C. Anticipated Administrative Benefits

    In this proposed interpretive rule, DOE/FE is not proposing any new 
requirements for applicants or authorization holders under 10 CFR part 
590. Rather, DOE's intent is to reduce administrative uncertainty and 
minimize regulatory burdens associated with the application of 10 CFR 
590.202(c) and 10 CFR 509.407.

IV. Public Comment Procedures

    Interested persons are invited to participate in this proceeding by 
submitting data, views, or arguments. Written comments should be 
submitted to the address, and in the form, indicated in the ADDRESSES 
section of this proposed rule.
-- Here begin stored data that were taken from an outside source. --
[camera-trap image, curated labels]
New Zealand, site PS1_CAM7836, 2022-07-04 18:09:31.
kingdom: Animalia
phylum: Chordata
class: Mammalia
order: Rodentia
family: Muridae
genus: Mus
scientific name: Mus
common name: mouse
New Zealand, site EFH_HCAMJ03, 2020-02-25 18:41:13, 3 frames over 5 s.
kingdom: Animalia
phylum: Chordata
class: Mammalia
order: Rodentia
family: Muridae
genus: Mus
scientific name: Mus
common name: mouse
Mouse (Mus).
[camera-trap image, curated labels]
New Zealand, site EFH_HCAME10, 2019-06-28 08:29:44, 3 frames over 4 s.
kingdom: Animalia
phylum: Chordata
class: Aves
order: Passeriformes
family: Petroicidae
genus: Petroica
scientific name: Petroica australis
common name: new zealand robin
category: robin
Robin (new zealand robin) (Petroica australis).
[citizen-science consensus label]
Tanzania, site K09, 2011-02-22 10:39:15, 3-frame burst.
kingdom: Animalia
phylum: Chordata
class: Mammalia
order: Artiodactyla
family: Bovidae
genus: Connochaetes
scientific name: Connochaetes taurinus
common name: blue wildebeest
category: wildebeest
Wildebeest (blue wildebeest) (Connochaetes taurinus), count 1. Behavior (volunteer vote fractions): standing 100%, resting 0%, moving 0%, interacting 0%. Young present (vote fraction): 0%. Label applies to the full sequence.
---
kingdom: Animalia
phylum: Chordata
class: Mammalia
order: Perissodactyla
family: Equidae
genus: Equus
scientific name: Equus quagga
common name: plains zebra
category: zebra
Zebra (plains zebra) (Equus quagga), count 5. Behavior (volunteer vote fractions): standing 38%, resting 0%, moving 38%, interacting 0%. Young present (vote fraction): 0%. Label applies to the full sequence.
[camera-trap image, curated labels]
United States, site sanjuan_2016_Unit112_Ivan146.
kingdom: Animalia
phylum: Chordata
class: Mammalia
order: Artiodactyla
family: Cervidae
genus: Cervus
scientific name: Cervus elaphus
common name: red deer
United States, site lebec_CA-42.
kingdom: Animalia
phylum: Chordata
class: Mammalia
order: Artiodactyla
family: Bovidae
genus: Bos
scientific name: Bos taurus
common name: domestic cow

To help DOE review the comments, 
interested persons are asked to refer to specific proposed provisions, 
if possible.
    If you submit information that you believe to be exempt by law from 
public disclosure, you should submit one complete copy, as well as one 
copy from which the information claimed to be exempt by law from public 
disclosure has been deleted. DOE is responsible for the final 
determination with regard to disclosure or nondisclosure of the 
information and for treating it accordingly under the DOE Freedom of 
Information regulations at 10 CFR 1004.11.

V. Approval of the Office of the Secretary

    The Secretary of Energy has approved publication of this proposed 
interpretive rule.

    Signed in Washington, DC, on December 13, 2018.
Steven E. Winberg,
Assistant Secretary, Office of Fossil Energy.